**Goal of the exercise**
Please copy the lines from the one containing "Given the image: Segment cell." up to and including the one containing "112H88V103H86V99H81V97L68 99V101H64V105H62V116L68 123L81", reproducing each character as it appears.

**Given data**
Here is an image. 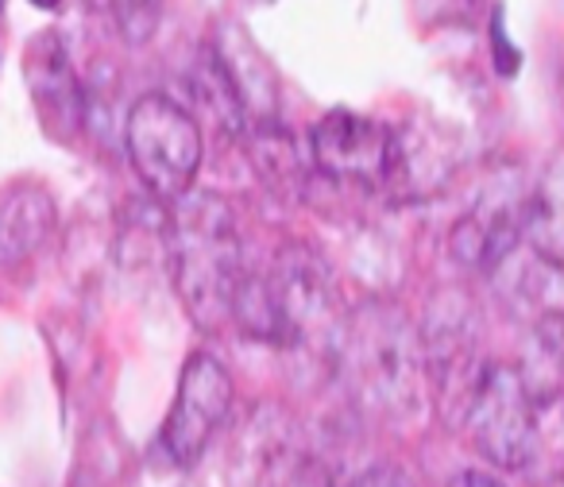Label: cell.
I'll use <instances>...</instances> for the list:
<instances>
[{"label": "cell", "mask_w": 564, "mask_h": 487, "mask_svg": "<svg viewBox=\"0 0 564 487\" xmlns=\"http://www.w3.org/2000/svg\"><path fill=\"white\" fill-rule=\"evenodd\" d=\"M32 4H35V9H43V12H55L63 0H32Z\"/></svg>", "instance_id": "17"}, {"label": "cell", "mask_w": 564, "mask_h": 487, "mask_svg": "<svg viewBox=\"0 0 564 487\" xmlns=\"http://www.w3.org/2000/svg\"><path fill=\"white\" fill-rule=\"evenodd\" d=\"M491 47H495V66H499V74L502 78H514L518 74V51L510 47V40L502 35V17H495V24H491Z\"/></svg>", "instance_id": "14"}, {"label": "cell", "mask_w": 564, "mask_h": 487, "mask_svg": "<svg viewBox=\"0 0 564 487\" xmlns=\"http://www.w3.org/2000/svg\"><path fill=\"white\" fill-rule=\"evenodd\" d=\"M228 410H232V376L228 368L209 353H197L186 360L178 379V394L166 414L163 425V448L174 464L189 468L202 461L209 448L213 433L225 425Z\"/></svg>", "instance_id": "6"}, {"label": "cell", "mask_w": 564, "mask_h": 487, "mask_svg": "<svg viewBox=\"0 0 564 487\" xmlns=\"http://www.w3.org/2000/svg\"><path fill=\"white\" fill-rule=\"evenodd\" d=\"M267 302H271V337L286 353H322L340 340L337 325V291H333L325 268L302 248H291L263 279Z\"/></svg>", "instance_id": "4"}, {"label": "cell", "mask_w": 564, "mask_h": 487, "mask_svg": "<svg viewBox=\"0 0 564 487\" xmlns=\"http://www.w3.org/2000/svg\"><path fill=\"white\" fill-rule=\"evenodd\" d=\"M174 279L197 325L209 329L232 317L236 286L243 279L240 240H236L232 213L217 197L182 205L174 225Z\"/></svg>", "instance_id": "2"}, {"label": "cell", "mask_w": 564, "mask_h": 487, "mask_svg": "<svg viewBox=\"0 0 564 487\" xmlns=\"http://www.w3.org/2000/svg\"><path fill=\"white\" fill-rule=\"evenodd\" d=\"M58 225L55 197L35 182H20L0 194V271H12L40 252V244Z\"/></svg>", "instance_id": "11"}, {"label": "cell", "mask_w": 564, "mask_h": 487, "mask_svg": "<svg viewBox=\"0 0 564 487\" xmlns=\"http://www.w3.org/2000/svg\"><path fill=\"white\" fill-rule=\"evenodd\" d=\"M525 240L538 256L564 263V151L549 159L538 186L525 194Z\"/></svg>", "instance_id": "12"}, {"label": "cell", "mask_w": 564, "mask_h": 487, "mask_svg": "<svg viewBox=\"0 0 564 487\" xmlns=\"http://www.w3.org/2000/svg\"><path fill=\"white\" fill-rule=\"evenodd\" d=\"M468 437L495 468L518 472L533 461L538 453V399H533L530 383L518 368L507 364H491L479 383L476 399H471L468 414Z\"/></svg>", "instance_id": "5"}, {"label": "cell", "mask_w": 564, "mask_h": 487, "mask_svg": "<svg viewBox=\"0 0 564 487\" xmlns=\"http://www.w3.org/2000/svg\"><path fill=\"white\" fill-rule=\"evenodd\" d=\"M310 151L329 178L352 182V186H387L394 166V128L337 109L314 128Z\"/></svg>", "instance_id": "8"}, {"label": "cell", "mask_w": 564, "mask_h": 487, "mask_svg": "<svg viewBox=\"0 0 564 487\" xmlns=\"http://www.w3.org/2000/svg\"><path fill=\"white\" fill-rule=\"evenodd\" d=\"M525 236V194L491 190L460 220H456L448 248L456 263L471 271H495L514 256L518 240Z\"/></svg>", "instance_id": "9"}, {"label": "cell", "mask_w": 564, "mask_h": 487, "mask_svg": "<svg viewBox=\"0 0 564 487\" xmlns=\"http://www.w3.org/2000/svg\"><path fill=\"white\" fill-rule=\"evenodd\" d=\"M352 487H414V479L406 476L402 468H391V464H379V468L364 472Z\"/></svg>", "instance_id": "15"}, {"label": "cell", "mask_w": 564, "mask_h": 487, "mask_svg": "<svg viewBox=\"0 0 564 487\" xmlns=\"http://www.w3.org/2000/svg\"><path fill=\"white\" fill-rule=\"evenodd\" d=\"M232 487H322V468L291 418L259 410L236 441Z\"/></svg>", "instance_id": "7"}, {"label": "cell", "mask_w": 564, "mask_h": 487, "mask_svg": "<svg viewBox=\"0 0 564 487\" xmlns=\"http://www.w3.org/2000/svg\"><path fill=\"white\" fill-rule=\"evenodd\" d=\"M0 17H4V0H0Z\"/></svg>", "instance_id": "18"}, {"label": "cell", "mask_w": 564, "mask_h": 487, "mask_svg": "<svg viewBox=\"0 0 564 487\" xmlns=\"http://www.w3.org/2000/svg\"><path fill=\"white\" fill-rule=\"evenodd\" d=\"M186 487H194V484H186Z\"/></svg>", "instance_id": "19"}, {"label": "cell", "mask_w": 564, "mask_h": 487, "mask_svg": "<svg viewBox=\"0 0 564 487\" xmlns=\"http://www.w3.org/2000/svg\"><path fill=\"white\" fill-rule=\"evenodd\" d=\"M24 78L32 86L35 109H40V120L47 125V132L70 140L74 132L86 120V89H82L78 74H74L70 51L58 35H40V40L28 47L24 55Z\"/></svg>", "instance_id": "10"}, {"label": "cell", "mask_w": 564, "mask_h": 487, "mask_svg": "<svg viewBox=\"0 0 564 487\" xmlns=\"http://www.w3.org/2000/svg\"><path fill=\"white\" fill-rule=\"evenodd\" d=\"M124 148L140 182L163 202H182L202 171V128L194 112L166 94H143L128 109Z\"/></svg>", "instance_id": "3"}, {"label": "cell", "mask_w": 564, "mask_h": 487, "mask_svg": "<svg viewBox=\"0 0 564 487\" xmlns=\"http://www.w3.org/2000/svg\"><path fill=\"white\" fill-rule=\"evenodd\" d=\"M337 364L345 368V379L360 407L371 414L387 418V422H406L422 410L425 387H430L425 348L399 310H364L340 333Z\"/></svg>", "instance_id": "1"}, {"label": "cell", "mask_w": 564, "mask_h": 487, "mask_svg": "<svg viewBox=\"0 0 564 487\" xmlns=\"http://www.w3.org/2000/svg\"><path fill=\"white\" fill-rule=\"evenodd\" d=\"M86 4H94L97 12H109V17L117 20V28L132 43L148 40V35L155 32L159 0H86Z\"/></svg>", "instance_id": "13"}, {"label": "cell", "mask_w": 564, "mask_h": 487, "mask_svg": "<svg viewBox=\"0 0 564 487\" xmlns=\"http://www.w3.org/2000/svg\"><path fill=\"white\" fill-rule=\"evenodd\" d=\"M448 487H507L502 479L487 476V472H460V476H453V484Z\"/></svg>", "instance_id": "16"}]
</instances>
--
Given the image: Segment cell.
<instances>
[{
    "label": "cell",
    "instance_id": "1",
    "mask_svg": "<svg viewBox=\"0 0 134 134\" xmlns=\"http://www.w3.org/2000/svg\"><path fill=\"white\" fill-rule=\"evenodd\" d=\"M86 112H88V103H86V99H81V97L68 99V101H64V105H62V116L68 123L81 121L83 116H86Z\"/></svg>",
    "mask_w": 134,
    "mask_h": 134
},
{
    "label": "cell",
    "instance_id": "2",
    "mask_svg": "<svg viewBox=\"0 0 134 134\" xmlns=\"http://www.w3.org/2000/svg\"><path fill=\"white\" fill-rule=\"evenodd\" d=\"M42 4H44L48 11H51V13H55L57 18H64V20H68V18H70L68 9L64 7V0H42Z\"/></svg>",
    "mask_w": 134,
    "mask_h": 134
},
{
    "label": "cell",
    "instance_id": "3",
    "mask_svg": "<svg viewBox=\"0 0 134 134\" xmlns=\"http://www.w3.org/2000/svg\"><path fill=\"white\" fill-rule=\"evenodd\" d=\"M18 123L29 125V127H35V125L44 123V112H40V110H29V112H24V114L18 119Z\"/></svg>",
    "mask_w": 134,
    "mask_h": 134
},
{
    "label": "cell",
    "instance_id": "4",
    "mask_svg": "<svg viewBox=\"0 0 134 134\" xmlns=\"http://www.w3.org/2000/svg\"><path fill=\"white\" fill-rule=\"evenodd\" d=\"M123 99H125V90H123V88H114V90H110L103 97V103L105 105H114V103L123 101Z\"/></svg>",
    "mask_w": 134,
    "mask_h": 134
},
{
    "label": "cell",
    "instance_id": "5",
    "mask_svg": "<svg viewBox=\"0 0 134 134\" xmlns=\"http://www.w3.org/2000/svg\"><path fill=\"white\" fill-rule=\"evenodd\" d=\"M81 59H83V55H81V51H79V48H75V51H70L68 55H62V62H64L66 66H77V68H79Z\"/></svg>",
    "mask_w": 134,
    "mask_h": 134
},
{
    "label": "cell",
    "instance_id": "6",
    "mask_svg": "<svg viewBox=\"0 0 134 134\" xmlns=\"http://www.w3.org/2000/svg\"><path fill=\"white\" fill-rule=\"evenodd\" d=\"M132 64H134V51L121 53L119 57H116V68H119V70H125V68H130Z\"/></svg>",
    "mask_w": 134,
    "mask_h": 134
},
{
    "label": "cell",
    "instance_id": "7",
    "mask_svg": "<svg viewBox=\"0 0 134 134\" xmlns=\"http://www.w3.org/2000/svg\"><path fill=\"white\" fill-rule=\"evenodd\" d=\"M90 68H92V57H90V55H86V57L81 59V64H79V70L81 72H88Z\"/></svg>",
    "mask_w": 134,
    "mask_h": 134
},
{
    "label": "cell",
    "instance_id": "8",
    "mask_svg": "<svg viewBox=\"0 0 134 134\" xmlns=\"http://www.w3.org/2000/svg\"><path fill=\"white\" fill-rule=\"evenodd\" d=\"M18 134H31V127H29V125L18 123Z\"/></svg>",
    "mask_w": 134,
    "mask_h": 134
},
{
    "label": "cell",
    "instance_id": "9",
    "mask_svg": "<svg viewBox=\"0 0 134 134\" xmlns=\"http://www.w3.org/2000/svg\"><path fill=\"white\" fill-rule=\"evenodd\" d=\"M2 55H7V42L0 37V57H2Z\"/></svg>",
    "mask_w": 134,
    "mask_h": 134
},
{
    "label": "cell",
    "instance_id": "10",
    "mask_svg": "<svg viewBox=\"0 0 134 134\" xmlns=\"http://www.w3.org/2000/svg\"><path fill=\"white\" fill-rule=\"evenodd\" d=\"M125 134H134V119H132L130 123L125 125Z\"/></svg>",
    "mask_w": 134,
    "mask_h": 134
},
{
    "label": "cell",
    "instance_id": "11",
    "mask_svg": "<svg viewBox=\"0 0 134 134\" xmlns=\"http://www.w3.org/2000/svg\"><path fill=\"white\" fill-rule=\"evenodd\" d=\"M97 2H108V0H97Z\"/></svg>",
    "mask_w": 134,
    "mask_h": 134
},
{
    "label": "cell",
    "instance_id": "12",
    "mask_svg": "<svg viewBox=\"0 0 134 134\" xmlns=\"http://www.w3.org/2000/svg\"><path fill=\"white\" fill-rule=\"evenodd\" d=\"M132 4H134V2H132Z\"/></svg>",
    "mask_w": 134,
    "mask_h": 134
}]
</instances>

**Exercise response**
Given the image: Segment cell.
<instances>
[{
    "label": "cell",
    "instance_id": "1",
    "mask_svg": "<svg viewBox=\"0 0 134 134\" xmlns=\"http://www.w3.org/2000/svg\"><path fill=\"white\" fill-rule=\"evenodd\" d=\"M86 112H88V103H86V99H81V97L68 99V101H64V105H62V116L68 123L81 121L83 116H86Z\"/></svg>",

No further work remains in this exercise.